[[ RECORDED DATA open ]]
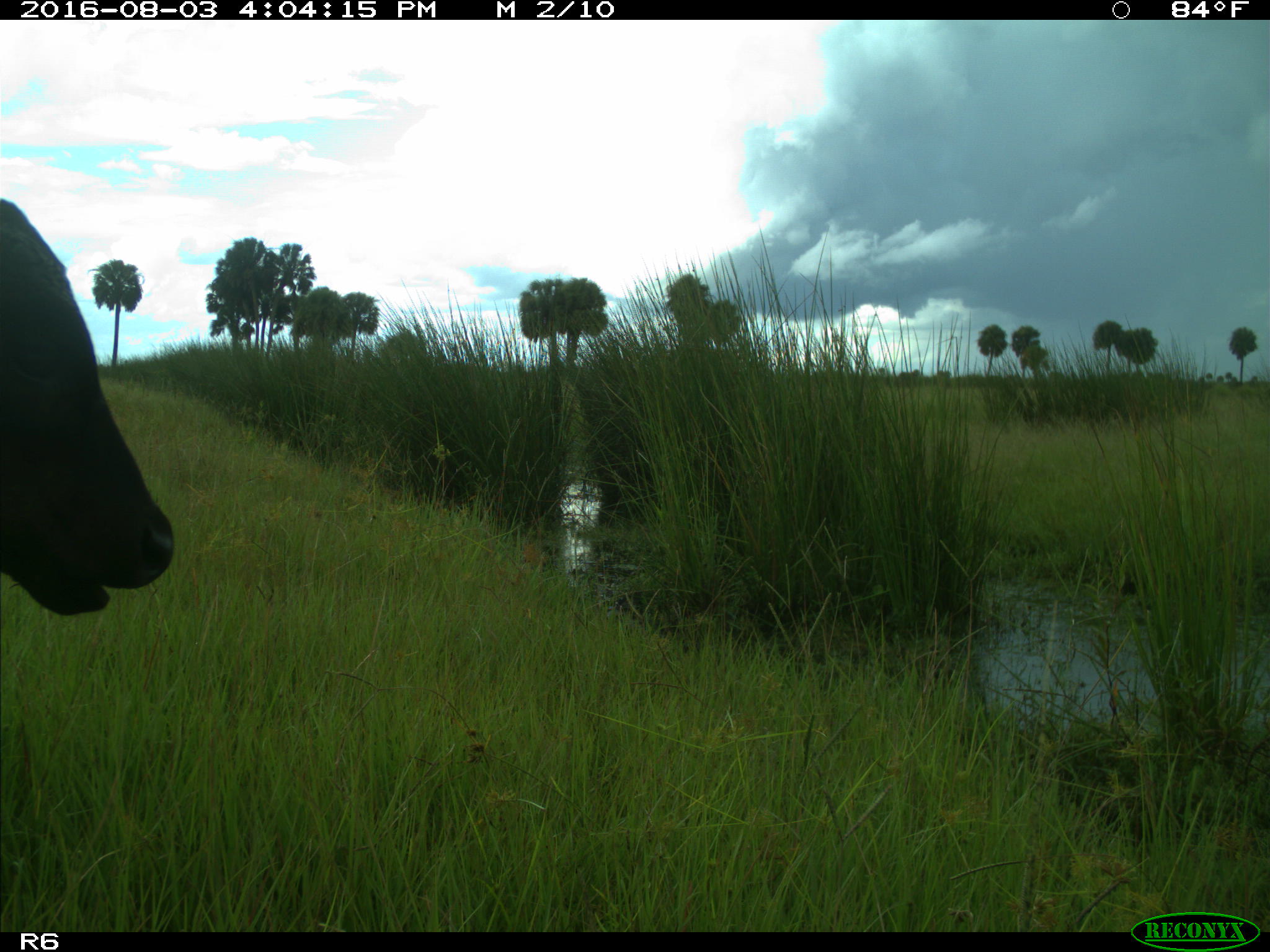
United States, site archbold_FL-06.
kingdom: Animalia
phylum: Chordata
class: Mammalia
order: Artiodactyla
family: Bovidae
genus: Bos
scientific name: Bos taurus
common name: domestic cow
[[ RECORDED DATA closed ]]
Copy the records exactly. Skip any pictures.

ANSWER BOX:
United States, site archbold_FL-06.
kingdom: Animalia
phylum: Chordata
class: Mammalia
order: Artiodactyla
family: Bovidae
genus: Bos
scientific name: Bos taurus
common name: domestic cow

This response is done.